■ **Work order A**:
Answer these about the passage on Document Type Declarations:
(i) In what case must element and attribute names be written in XHTML?
(ii) What does it mean for elements or attributes to be marked as deprecated?
(iii) What should each XHTML page begin with?
■ **Work order B**: From the passage on Document Type Declarations, copy the stretch from "While a web" through "of the book." word for word.

■ **Selected text**:
-- Opening Marker --

Document Type Declaration

As mentioned, XHTML employs a stricter syntax than previous versions of HTML. For example, element and attribute names in XHTML must all be written in lowercase (whereas earlier versions of HTML were not case-sensitive), every element that has some content must have a corresponding closing element, and some of the elements and attributes may be marked as deprecated — meaning that they are likely to be phased out in future versions of HTML or XHTML.

While a web browser will usually display a page without a Document Type Declaration (indeed, none of the examples to date in this chapter included one), each XHTML page should really begin with a DOCTYPE declaration to indicate to a browser (or any other program) the version of HTML or XHTML that is being used in that page. We will therefore be including one in each example for the rest of the book.

-- Closing Marker --

■ **Material provided**:
-- Opening Marker --

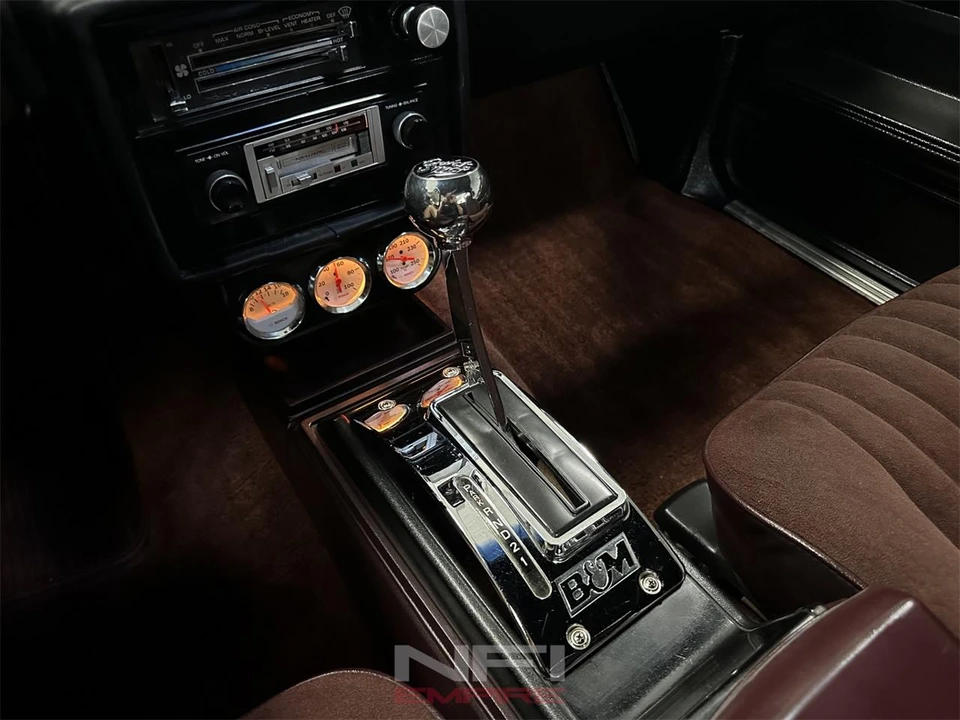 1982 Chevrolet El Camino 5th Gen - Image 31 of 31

-- Closing Marker --
-- Opening Marker --

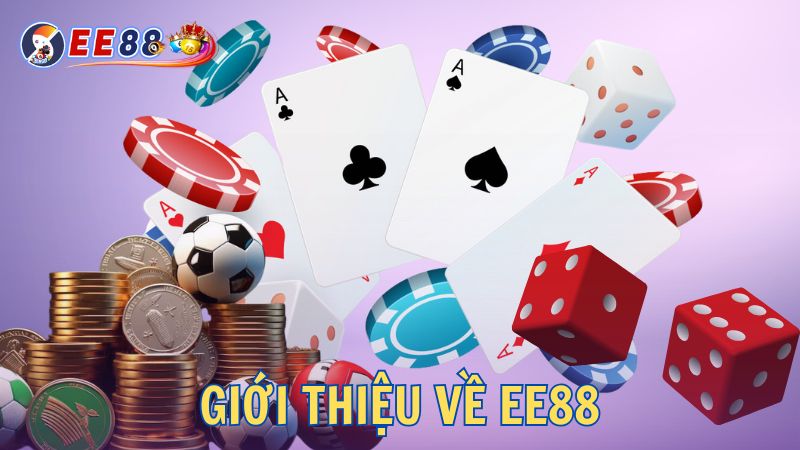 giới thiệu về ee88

-- Closing Marker --

■ **Answer area A**:
(i) Lowercase.
(ii) They are likely to be phased out in future versions of HTML or XHTML.
(iii) A DOCTYPE declaration.

■ **Answer area B**:
While a web browser will usually display a page without a Document Type Declaration (indeed, none of the examples to date in this chapter included one), each XHTML page should really begin with a DOCTYPE declaration to indicate to a browser (or any other program) the version of HTML or XHTML that is being used in that page. We will therefore be including one in each example for the rest of the book.